* **Latihan Soal**
**1)** Jawablah pertanyaan berikut berdasarkan teks tentang pencemaran sumber air oleh PT GKP.
(a) Di desa mana Sungai Tambo Siu-Siu berada?
(b) Apa yang membuat air sungai itu berubah menjadi kuning-kecoklatan?
(c) Desa mana saja yang warganya menggunakan Mata Air Banda?
**2)** Salin kata demi kata bagian dari teks tentang pencemaran sumber air oleh PT GKP. Mulailah pada kata-kata "Operasi PT GKP", lalu berhenti setelah kata-kata "tidak lebih baik.".
**3)** Tuliskan lanjutan teks tentang pencemaran sumber air oleh PT GKP, dimulai setelah kalimat terakhir yang tertera.

* **Teks Sumber**
=-=-=-=-=

Operasi PT GKP juga telah mencemari sumber air warga. Sungai Tambo Siu-Siu di Desa Sukarela Jaya, yang digunakan untuk mencuci, mandi, dan air minum ini, kondisinya berubah menjadi kuning-kecoklatan akibat pembangunan jalan hauling perusahaan. Warga terpaksa mencari sumber air lain yang letaknya lebih jauh dari tempat tinggalnya dengan kualitas yang tidak lebih baik.

Selain itu, Mata Air Banda yang di gunakan oleh hampir seluruh masyarakat di Desa Dompo-Dompo, Desa Roko-Roko, Desa Bahaba, dan Desa Teporoko juga ikut tercemar akibat aktivitas perusahaan. Ratusan kepala keluarga dari empat desa kehilangan akses air bersih.

=-=-=-=-=

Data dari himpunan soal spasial
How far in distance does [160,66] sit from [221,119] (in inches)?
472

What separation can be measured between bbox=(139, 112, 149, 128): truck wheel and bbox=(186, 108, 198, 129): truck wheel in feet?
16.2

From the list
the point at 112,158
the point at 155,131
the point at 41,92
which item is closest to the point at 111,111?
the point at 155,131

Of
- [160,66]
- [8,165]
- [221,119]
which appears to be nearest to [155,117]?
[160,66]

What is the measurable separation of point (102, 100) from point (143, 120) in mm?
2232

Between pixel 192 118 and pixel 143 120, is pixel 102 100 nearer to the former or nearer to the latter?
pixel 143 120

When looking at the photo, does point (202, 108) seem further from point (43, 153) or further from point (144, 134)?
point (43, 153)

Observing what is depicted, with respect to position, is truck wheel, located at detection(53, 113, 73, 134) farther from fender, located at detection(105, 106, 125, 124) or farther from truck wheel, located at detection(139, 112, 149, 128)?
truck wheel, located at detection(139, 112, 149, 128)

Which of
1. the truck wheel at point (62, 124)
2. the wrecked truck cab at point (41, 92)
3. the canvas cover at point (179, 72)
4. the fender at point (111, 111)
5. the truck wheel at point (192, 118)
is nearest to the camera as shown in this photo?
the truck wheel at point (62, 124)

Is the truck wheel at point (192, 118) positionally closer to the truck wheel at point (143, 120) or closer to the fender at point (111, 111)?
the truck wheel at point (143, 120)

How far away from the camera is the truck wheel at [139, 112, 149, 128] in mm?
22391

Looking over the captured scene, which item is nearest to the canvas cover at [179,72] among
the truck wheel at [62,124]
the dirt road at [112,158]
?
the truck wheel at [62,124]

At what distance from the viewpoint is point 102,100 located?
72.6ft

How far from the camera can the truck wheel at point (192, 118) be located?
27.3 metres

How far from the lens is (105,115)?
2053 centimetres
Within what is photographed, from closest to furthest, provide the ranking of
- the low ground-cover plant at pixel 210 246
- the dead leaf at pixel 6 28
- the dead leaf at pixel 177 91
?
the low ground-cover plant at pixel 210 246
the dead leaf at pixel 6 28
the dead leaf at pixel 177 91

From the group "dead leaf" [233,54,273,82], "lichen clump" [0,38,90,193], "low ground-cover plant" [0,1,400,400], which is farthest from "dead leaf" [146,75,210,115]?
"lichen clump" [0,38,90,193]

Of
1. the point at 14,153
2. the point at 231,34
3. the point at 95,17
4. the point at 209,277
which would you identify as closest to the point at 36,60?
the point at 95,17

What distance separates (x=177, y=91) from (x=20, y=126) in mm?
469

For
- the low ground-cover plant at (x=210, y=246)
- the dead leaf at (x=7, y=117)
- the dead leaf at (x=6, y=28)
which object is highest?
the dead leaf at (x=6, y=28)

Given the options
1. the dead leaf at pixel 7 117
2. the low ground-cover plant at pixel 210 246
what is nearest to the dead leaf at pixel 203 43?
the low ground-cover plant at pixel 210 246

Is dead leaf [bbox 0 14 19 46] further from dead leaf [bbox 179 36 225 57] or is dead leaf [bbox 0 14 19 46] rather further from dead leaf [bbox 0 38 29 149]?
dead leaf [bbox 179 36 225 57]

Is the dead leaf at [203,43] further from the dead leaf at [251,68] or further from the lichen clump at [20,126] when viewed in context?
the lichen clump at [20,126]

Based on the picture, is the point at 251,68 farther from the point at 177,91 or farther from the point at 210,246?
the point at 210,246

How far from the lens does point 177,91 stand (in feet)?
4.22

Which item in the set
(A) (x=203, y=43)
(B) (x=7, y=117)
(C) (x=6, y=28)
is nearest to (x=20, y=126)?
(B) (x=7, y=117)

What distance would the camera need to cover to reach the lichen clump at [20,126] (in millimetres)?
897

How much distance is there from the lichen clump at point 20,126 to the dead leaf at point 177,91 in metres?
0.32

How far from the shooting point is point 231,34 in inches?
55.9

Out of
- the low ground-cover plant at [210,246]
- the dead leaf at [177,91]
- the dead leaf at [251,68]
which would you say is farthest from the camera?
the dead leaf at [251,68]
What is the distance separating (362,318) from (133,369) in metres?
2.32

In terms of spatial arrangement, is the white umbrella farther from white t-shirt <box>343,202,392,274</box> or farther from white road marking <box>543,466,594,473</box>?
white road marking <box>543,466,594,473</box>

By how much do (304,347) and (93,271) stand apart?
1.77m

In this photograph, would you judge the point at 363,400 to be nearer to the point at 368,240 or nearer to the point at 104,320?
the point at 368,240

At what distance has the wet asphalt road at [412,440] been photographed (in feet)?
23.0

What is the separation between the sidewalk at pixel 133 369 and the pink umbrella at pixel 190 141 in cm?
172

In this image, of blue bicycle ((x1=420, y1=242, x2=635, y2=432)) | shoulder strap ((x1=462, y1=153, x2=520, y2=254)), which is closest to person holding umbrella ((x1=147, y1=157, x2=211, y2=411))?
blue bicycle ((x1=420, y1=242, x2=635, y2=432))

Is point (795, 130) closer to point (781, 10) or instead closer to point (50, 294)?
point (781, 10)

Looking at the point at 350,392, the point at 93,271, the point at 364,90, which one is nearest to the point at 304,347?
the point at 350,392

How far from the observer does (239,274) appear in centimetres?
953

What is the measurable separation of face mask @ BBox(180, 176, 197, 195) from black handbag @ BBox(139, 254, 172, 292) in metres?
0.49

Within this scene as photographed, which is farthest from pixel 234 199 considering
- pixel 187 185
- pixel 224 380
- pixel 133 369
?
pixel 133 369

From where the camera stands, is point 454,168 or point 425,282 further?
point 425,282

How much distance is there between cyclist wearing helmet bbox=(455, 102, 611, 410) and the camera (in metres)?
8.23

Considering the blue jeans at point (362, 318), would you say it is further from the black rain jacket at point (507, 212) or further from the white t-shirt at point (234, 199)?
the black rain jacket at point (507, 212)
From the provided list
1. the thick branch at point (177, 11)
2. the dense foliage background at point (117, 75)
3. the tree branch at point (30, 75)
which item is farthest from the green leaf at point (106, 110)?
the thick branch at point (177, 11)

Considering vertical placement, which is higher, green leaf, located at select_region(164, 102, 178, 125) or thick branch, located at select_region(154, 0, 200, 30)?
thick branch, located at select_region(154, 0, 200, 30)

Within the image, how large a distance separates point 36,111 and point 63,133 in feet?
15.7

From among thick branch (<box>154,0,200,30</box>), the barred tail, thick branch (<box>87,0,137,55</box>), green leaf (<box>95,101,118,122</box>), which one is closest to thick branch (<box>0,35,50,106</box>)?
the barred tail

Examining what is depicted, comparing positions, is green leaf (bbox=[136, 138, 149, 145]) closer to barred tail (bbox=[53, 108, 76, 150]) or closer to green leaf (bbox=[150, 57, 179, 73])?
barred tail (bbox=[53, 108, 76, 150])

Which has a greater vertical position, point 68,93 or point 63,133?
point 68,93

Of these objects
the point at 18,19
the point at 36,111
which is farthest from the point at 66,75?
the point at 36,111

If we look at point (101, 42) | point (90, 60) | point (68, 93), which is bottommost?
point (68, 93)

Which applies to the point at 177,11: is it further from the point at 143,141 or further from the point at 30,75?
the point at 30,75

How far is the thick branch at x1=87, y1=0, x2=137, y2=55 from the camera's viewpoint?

=-=-=-=-=

* **Kunci Jawaban**
**1)**
(a) Desa Sukarela Jaya.
(b) Pembangunan jalan hauling perusahaan.
(c) Desa Dompo-Dompo, Desa Roko-Roko, Desa Bahaba, dan Desa Teporoko.

**2)**
Operasi PT GKP juga telah mencemari sumber air warga. Sungai Tambo Siu-Siu di Desa Sukarela Jaya, yang digunakan untuk mencuci, mandi, dan air minum ini, kondisinya berubah menjadi kuning-kecoklatan akibat pembangunan jalan hauling perusahaan. Warga terpaksa mencari sumber air lain yang letaknya lebih jauh dari tempat tinggalnya dengan kualitas yang tidak lebih baik.

**3)**
Setelah bertahun-tahun melawan pertambangan PT GKP, warga Wawonii akhirnya memenangi gugatan terkait Izin Usaha Pertambangan (IUP) dan Peraturan Daerah (Perda) Rencana Tata Ruang Wilayah (RTRW) Kabupaten Konawe Kepulauan di Pengadilan Tata Usaha Negara Kendari.

Putusan yang keluar pada Kamis (2/2/2023) itu, mengabulkan semua gugatan warga Wawonii. Dalam amar putusan PTUN Kendari perkara No.  67/G/LH/2022/PTUN.KDI menyebutkan batalnya keputusan Kepala Dinas Penanaman Modal dan Pelayanan Terpadu Satu Pintu Provinsi Sulawesi Tenggara tentang Persetujuan Perubahan izin Usaha Pertambangan Operasi Produksi kepada PT GKP pada 2019. Pengadilan juga mewajibkan pemerintah terkait untuk mencabut keputusan tersebut. Salah satu yang menjadi pertimbangan hakim dalam putusan ini adalah bahwa IUP PT GKP diterbitkan tanpa dilengkapi perubahan izin lingkungan.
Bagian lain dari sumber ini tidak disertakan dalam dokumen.